Namun, aku masih terkekang ketika ayah mengetahui hobi menulisku. Ayah melarangnya. Maunya beliau, aku mendalami ilmu agama, atau yang nyata-nyata saja, seperti mempelajari lebih lanjut tentang pemograman web, sesuai jurusanku.
Awalnya aku mencoba mengikuti alur keinginan ayah, tapi semakin kesini, ada jiwa yang berontak yang ingin dikeluarkan. Maka, semenjak itu, aku menulis tanpa sepengetahuan ayah.
Singkat cerita, satu novel yang aku tulis booming. Viral. Hingga para netizen mendapatkan biodata asliku. Setelahnya, kalian bisa menebak. Ya, sampai ke telinga ayah.
Jangan ditanya bagaimana perasaanku. Sama sekali tidak merasa bahagia, yang ada rasa takut luar biasa saat ayah mengetahuinya.
Sebenarnya, aku sudah memperkirakan jauh-jauh hari akan datang hari ini. Berbagai alasan pembelaan diri pun sudah kupersiapkan. Tetapi, tetap saja gemetar saat dipanggil ayah tadi.
Jadi teringat ketika aku mengatakan alasan tadi, sedikit terisak dan mengiba. "Khay 'kan sudah mempelajari yang Ayah minta. Tidak pernah sekalipun meninggalkan kewajiban. Menulis ini sama sekali tidak melalaikan Khay, Ayah."
Ayah hanya diam. Memandangku datar. Marah tidak, sedih juga tidak.

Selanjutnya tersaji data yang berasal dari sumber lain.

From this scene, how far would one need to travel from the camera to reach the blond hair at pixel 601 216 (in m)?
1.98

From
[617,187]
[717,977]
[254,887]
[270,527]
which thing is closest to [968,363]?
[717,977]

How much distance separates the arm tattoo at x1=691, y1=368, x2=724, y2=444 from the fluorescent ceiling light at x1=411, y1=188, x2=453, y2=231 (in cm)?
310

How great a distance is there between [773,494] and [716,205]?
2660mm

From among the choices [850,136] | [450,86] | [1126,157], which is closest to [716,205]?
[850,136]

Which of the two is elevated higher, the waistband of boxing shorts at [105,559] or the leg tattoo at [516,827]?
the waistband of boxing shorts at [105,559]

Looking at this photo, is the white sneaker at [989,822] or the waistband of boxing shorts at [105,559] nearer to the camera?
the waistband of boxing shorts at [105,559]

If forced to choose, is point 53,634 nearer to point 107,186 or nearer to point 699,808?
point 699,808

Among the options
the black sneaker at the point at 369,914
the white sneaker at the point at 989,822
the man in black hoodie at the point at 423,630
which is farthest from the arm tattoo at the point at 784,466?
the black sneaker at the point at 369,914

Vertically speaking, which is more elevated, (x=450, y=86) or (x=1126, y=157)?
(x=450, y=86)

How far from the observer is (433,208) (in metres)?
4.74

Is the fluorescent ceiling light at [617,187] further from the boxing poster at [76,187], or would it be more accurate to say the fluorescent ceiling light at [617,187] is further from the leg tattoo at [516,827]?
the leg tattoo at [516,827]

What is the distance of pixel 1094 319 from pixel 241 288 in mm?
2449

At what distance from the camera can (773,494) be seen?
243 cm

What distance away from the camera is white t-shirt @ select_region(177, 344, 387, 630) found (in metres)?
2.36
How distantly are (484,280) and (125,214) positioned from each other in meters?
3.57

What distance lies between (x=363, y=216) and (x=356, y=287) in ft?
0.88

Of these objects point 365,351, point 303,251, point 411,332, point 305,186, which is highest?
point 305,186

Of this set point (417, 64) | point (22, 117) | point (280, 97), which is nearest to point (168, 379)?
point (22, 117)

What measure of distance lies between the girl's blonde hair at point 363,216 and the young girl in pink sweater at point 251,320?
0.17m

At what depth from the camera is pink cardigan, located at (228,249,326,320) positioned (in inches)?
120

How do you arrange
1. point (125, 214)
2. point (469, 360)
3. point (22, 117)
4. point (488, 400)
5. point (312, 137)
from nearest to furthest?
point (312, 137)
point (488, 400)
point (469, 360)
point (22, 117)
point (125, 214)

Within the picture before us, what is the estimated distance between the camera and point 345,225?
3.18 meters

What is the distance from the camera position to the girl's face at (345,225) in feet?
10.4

"Hei, kenapa jadi melamun?" Ibu memijit pelan bahuku yang telah duduk menyandar di sebelahnya, "masih ada yang mau kamu sampaikan ke Ayah?" tanya Ibu yang memang sangat mengerti anaknya ini.
"Iya. Izinkan Khay bebas berkarya, maksudnya, melakukan hobi ini." aturku hati-hati.
Ibu memandang Ayah penuh harap, lalu meremas pelan jari-jari Ayah. "Bebaskan juga anakmu menyuarakan kata hatinya, Yah."
Ayah tersenyum menjawab, "Insyaallah."
"Tapi ...."
Tubuh yang tadi hampir merosot karena lega, kembali tegak. Tapi Ayah itu terasa lebih menegangkan.
"Kamu ta'aruf dulu sama anak ustadz Afdhal."
"Hah? Ayah kenal sama ustadz itu?" tanyaku tidak percaya. Ayah memang banyak kenalan ustadz, tapi rasanya kenal sama ustadz sekondang itu tidak mungkin.
"Gak,"
"Trus, kok bisa?"
"Katanya sih, anak beliau mencari tau tentangmu sendiri. Kemungkinan saat novel kamu booming itu." Penjelasan ayah benar-benar terasa tidak masuk akal. Memang banyak yang menitip salam, juga proposal ta'aruf padaku, tapi untuk orang besar begitu ... mustahil.
"Khay, tujuan Ayah memanggilmu tadi, ya ini. Sekalipun kamu memakai niqab, kalau sudah terkenal begini, tetap saja semakin banyak laki-laki yang melirik. Untungnya, usia kamu memang sudah memasuki masanya. Ya sudah, Ayah terima proposal satu itu."
"Khay cuma minta tolong sama Ayah, bilangin ke mereka, jangan mengekang hobiku," ujarku mengajukan syarat.
"Oke, insyaallah," jawab Ayah mengacak rambutku.